Mr. Scott earned a B.A. (with Honors) at Boston College.
Patrick A. Simmons
Calvert-Henderson Shelter Expert
Patrick Simmons is Director of Housing Demography at the Fannie
Mae Foundation. Prior to joining the Fannie Mae Foundation, he held
several positions in the Office of Housing Research at the Fannie
Mae corporation, including Manager of Housing Policy Research.
Mr. Simmons is currently managing a multiyear research program
on the efforts of the housing finance industry to expand homeownership
opportunities for historically undeserved populations. He is also
editor of a statistical compendium titled Housing Statistics of
the United States, and is Associate Editor of the Foundation's two
research journals, Housing Policy Debate and Journal of Housing
Research. While at the Fannie Mae corporation, Mr. Simmons managed
research projects in the areas of housing and mortgage market discrimination,
homelessness, and urban housing policy.
Colonel
Daniel M. Smith, Ret.
Calvert-Henderson National Security Expert
Colonel Daniel M. Smith graduated from the United States Military
Academy at West Point in 1966. Commissioned a 2nd Lieutenant of
Infantry, Colonel Smith's initial assignment was as an infantry
and heavy weapons platoon leader with the 3rd Armor Division in
Germany.

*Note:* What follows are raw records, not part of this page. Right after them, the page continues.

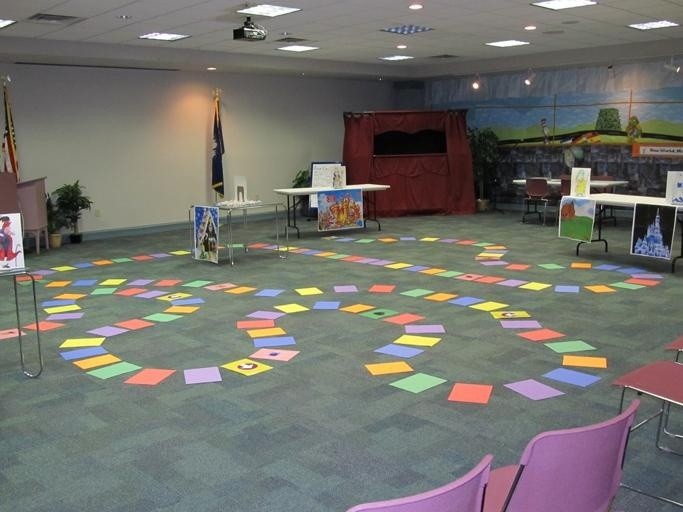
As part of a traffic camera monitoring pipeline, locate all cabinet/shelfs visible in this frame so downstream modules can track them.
[15,174,50,256]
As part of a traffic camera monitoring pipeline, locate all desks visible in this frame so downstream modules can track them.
[575,191,683,274]
[272,182,391,241]
[187,200,293,270]
[0,266,45,380]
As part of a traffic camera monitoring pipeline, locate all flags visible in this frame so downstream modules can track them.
[212,98,226,197]
[2,88,18,180]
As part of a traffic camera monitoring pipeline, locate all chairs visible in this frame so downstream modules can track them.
[509,173,631,229]
[344,452,495,512]
[483,397,642,511]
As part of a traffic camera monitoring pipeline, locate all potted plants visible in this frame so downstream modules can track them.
[44,192,70,249]
[49,179,96,245]
[472,126,505,212]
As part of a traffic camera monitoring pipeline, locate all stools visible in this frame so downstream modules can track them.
[662,332,683,439]
[609,356,683,509]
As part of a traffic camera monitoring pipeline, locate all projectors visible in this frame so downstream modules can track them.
[233,27,266,40]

Following language training, he then served as an intelligence
advisor in Vietnam before returning to the U.S. to do graduate work
at Cornell University and teach philosophy and English at West Point.
Subsequent intelligence and public affairs assignments took him
to Fort Hood, Texas; the Army Materiel Research and Development
Command, where he was the speech writer for the Commanding General;
the Defense Intelligence Agency; and Headquarters, Department of
the Army. Six of his years with the Defense Intelligence Agency
were spent in London working in the British Ministry of Defense
and then as Military Attache in the U.S. Embassy. Colonel Smith
retired from the Army in 1992 after 26 years service. From April
1993 to September 2002 he was an analyst at the non-partisan Center
for Defense Information in Washington, DC, becoming Associate Director
in 1995 and Chief of Research in 1999.
Colonel Smith is a graduate of the Army Command and General Staff
College, the Armed Forces Staff College, and the Army War College.
He was awarded the Defense Superior Service Medal, Legion of Merit,
Bronze Star, Purple Heart, Defense Meritorious Service Medal, Army
Commendation Medal, Joint Service Achievement Medal, and the Vietnam
Service Medal(4).
Colonel Smith joined the Friends Committee on National Legislation
in September 2002 as Senior Fellow on Military Affairs.